## TEXTAUSZUG:
..........

Irmi Seidl: Ökonomische Instrumente für die Raumplanung und ihre Chancen

Ökonomische Instrumente sind notwendig, da die bisherige Raumplanung nicht erfolgreich genug ist. Zwei Gruppen von Instrumenten existieren: Preissteuernde Instrumente, wie Steuern, Subventionen, mengensteuernde Instrumente. Ein Instrumentenbeispiel wurde gegeben: handelbare Flächennutzungszertifikate und deren Einsatzmöglichkeiten für die Schweiz.

Fazit: Es braucht einen Mix aus ökonomischen und Planungsinstrumenten, um die Probleme der Siedlungsentwicklung in den Griff zu bekommen.

Pierre-Alain Rumley: Potentiel et limites des instruments de planification

Warum vermag das geltende Recht nicht die Zersiedelung der Landschaft zu stoppen? Gründe sind ungeeignete Verteilung der Kompetenzen zwischen den Institutionen und unpassende Integration der Sektorialpolitiken, hoher Stellenwert des persönlichen Eigentums, zu wenig Know How und zu wenig qualifizierte PlanerInnen und Mängel bei Richt- und Nutzungsplänen. Lösungsansätze: Keine Zentralisation in der Planung, sondern Stärkung der Zusammenarbeit zwischen den föderalistischen Ebenen sowie Gemeinde- und Kantonsfusionen.

Beiträge zur aktuellen politischen Diskussion

Daniel Müller-Jentsch: Die Mehrwertabgabe als Schlüssel zur Rückzonung überdimensionierter Bauzonen

Was bringt die RPG-Revision? Fehlplatzierte und überdimensionierte Bauzonen sind die grösste Altlast der Schweizer Raumplanung. Die Mehrwertabgabe im Rahmen der RPG-Revision ist ein möglicher Lösungsansatz. Herausforderungen bei der Umsetzung sind die klare Zweckbindung der Mehrwertabgabe für Rückzonungen sowie der um mehrere Jahre verzögerte Geldfluss und der dadurch verursachte Mangel an Mitteln für Rückzonungen.

..........

## AUFGABEN:
A) Nenne alle Personen, deren Namen im Textauszug vorkommen.
B) Fasse bitte den Absatz des Textauszugs, der mit „Was bringt die RPG-Revision?“ beginnt, als Stichpunktliste zusammen und behalte dabei seine wesentlichen Fakten bei.
C) Schreibe den Textauszug über die Schweizer Raumplanung im Anschluss an seinen letzten Satz weiter.

..........

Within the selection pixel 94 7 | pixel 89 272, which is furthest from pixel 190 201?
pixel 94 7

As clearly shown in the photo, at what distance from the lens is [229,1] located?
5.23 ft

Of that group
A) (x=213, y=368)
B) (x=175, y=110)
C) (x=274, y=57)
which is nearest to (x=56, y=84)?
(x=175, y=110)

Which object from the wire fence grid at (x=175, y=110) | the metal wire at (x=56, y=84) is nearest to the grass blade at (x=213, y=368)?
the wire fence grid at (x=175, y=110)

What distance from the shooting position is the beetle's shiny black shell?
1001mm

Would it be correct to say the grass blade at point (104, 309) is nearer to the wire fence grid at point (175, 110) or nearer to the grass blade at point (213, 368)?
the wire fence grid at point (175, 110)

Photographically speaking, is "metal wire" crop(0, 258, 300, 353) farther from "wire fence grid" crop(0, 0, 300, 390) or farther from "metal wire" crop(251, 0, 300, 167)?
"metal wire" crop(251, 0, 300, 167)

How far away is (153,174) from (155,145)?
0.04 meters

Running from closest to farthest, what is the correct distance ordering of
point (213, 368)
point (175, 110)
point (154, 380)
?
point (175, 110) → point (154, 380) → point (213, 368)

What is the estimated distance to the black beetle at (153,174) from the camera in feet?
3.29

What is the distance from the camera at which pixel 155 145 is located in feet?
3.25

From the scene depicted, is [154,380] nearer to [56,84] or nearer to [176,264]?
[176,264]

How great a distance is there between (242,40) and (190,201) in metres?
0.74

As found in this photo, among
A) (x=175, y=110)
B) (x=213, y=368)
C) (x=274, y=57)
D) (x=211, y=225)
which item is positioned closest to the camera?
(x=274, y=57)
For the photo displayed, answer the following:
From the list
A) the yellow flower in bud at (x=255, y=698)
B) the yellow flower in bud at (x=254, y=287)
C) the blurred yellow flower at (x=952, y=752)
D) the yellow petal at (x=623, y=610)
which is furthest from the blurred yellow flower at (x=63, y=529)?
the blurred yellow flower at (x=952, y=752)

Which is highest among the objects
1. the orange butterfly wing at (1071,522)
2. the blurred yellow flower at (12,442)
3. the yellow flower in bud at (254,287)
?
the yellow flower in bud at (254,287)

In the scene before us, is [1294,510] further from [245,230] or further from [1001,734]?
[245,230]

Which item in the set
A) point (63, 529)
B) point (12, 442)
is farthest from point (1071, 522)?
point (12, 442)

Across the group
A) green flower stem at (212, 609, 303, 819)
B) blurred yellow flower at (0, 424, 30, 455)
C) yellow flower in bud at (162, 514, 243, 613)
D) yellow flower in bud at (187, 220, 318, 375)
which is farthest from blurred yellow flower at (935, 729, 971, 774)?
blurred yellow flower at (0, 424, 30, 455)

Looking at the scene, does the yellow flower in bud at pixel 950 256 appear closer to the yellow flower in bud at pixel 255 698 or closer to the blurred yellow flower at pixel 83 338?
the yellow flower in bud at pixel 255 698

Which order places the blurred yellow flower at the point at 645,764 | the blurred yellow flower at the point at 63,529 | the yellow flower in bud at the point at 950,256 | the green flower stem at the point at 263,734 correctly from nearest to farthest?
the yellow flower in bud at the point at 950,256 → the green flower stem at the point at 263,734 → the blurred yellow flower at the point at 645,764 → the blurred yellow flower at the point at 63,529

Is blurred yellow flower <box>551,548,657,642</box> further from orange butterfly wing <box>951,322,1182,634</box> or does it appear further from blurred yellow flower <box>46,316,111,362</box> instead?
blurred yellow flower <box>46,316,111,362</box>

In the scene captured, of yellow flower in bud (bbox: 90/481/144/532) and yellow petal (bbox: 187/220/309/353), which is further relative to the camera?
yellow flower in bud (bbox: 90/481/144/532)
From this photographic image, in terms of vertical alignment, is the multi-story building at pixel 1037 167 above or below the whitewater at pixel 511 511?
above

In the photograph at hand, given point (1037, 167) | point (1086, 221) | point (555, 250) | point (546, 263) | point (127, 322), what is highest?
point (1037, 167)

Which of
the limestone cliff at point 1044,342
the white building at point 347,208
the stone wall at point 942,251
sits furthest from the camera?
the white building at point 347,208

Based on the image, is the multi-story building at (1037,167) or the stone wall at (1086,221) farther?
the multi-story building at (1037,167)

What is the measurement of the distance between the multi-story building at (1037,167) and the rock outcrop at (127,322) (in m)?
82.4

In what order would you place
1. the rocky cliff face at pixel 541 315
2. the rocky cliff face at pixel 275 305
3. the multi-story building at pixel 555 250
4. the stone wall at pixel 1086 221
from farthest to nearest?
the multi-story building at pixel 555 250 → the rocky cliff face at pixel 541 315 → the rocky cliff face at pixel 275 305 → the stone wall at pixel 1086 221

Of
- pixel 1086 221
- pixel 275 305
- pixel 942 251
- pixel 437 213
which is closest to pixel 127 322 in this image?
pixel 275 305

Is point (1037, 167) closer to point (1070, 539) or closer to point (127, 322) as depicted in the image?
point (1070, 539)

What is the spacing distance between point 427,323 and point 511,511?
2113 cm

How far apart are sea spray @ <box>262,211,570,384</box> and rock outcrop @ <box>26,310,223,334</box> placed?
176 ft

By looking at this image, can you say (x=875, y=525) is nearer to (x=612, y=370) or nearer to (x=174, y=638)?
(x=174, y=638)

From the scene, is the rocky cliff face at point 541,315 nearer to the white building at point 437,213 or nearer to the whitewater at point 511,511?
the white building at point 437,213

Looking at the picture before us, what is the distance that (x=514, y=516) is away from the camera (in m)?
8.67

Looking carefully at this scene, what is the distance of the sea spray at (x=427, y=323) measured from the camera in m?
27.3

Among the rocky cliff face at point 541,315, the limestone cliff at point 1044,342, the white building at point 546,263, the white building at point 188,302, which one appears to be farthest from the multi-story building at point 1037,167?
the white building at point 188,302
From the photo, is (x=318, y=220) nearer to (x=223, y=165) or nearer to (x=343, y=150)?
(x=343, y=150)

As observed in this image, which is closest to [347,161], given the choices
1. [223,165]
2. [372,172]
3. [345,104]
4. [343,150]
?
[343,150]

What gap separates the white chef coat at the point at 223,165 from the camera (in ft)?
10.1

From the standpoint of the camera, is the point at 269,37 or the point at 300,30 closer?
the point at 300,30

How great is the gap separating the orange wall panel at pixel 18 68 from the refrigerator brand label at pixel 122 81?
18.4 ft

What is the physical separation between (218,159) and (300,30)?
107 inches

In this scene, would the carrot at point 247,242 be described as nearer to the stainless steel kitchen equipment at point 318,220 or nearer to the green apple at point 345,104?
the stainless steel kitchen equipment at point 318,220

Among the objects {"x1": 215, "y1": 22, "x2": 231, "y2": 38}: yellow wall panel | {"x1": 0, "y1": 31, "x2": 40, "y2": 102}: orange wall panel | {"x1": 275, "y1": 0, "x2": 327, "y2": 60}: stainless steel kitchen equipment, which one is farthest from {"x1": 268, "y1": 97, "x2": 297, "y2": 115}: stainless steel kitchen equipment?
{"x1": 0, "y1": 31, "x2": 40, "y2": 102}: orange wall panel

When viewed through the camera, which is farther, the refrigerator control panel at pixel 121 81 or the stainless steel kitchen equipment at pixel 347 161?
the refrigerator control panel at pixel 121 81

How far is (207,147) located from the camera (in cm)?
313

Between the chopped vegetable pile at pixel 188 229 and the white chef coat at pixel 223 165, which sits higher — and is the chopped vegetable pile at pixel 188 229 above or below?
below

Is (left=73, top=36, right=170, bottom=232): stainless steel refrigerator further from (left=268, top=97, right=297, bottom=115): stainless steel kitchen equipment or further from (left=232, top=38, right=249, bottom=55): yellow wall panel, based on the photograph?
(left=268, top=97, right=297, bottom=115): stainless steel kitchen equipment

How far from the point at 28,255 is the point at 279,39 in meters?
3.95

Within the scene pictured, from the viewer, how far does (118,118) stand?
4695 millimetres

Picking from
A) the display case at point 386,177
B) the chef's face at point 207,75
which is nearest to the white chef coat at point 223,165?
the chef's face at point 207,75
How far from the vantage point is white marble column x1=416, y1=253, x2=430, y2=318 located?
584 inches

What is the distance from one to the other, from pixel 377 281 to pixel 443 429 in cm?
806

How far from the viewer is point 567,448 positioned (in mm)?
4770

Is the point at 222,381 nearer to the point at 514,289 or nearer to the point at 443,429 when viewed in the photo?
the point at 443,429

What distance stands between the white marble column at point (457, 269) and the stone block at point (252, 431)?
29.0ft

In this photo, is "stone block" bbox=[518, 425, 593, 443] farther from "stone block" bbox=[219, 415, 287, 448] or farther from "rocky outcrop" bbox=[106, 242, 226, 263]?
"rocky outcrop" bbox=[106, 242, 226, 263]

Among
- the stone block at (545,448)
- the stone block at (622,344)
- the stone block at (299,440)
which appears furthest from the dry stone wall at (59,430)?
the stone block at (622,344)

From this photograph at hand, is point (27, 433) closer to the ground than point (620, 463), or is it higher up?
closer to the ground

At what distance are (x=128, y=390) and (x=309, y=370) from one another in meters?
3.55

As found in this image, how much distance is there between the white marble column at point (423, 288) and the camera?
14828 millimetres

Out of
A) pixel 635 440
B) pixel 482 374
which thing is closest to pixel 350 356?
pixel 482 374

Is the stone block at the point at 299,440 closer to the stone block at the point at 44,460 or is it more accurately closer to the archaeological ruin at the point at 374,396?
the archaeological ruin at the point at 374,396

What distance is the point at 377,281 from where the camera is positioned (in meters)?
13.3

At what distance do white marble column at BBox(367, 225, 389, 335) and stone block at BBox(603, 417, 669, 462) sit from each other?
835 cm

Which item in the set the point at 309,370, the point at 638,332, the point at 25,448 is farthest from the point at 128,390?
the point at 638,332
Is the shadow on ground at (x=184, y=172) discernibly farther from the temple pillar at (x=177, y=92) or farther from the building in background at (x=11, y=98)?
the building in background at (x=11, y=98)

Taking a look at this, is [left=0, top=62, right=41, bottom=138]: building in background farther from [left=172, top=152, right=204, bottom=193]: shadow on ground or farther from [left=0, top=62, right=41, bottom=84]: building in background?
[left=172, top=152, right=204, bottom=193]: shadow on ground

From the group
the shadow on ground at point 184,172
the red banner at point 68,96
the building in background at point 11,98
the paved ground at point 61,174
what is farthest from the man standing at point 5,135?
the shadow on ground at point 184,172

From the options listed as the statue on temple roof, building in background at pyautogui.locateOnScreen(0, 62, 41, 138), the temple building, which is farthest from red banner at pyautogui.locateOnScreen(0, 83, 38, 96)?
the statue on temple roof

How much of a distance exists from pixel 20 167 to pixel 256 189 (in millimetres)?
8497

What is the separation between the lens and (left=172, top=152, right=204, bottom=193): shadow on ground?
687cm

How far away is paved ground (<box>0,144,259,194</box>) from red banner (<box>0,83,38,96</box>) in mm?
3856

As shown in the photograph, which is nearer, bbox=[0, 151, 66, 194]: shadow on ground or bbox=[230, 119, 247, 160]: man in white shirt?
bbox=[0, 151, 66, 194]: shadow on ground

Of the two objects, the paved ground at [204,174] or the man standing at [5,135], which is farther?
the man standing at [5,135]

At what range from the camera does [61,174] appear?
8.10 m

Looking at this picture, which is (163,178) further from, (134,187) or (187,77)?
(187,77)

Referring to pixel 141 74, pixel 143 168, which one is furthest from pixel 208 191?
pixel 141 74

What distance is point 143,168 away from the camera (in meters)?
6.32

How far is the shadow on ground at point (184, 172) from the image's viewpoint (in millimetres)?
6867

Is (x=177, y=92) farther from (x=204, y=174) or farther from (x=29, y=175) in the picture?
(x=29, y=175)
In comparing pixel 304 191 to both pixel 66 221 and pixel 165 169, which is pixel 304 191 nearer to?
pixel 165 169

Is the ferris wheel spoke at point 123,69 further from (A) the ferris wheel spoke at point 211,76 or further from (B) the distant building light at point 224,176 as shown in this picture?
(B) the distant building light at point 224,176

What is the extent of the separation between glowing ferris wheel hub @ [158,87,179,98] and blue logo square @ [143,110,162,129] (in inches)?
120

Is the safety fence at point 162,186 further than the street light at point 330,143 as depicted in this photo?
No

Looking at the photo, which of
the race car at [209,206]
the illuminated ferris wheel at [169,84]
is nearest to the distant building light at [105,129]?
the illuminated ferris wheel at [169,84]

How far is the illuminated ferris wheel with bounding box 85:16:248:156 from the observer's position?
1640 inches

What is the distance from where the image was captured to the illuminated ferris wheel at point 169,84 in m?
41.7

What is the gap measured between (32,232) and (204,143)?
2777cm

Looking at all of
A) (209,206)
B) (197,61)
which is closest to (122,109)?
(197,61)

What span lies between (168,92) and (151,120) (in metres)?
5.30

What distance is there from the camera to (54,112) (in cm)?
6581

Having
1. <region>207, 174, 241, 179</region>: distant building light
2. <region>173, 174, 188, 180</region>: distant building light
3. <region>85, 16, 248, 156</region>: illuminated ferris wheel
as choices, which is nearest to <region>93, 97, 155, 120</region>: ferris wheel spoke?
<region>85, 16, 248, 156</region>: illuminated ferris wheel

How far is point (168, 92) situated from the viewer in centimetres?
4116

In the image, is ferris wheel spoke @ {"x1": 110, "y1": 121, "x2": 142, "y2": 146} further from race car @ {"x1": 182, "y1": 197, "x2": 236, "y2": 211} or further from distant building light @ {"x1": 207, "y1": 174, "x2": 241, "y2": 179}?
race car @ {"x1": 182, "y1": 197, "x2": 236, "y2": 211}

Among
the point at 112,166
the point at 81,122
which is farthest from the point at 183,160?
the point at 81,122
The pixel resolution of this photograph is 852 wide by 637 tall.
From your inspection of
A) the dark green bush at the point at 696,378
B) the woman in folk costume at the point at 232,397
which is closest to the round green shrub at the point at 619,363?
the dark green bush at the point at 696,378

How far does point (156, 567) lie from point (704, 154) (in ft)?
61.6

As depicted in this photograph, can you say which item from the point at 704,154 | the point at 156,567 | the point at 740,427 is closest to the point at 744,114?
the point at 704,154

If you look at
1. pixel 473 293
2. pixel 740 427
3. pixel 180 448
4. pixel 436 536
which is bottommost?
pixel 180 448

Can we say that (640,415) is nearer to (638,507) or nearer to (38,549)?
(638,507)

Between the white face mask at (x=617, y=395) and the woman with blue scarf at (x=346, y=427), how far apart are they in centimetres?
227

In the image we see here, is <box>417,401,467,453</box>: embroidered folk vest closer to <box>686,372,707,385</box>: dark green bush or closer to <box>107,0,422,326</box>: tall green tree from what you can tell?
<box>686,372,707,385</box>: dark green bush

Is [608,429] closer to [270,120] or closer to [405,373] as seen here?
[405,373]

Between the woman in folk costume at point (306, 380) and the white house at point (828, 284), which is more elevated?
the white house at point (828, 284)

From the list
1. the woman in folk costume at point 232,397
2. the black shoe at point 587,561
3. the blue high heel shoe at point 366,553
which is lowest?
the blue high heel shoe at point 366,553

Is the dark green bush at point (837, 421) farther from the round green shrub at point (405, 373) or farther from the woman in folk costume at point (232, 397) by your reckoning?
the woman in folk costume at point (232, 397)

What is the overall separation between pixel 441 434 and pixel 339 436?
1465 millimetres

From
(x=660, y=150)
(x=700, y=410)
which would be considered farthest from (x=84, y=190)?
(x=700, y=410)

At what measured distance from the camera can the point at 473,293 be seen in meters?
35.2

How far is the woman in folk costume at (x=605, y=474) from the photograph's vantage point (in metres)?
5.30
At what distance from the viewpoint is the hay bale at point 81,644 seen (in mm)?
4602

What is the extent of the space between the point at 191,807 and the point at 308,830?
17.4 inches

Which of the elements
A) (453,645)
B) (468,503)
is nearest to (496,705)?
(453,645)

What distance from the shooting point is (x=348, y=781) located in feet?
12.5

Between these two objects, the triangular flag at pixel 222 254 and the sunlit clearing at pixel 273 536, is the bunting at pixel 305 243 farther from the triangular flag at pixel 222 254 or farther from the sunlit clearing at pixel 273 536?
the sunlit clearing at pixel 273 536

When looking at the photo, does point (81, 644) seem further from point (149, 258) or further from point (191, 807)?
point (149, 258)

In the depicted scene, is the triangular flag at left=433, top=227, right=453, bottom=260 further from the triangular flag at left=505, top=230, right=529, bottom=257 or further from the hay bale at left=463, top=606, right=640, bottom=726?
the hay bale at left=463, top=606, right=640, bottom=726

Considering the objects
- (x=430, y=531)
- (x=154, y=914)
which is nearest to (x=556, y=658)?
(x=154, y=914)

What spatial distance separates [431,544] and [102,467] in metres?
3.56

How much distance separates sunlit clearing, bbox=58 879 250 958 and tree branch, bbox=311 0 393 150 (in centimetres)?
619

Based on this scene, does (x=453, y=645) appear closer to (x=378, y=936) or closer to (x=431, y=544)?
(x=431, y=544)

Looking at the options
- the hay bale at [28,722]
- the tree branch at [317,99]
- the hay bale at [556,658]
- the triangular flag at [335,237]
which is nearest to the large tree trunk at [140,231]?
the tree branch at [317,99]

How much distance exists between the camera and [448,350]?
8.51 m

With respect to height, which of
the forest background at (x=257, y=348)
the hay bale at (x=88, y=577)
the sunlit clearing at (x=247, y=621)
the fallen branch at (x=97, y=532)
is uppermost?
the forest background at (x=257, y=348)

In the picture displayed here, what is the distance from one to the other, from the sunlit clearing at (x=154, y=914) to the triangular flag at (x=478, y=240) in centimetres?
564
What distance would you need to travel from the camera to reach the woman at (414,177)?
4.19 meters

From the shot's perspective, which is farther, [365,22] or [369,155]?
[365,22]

..........

## LÖSUNGEN:
A) Irmi Seidl, Pierre-Alain Rumley, Daniel Müller-Jentsch

B)
- Fehlplatzierte und überdimensionierte Bauzonen sind die grösste Altlast der Schweizer Raumplanung.
- Die Mehrwertabgabe im Rahmen der RPG-Revision ist ein möglicher Lösungsansatz.
- Eine Herausforderung bei der Umsetzung ist die klare Zweckbindung der Abgabe für Rückzonungen.
- Eine weitere Herausforderung ist der um mehrere Jahre verzögerte Geldfluss, der zu einem Mangel an Mitteln für Rückzonungen führt.

C)
Fazit: Neue Instrumente erleichtern Rückzonungen, aber es gibt komplexe Herausforderungen bei der Umsetzung. Die Zweitwohnungsinitiative verstärkt die Wirkung der RPG-Revision.


Otto Sieber: Beitrag der Landschaftsinitiative und des Gegenvorschlags zur Senkung des Boden-verbrauchs

Landschaftsinitiative und indirekter Gegenvorschlag sind auf verschiedenen Ebenen angesiedelt: Initiative auf Ebene Bundesverfassung, Gegenvorschlag auf Ebene Bundesgesetz. Die Hauptforderungen der Initianten an den Gegenvorschlag sind erfüllt:

  • Verbindliche Begrenzung des Siedlungswachstums
  • Instrument zur Finanzierung der Rückzonungen

Fazit: Sowohl Initiative wie Gegenvorschlag führen zur Senkung des Bodenverbrauchs. Voraussichtlich könnte ein Rückzug der Initiative geschehen, wenn der Gegenvorschlag nicht vor der Schlussabstimmung am 15. Juni 2012 noch verwässert wird.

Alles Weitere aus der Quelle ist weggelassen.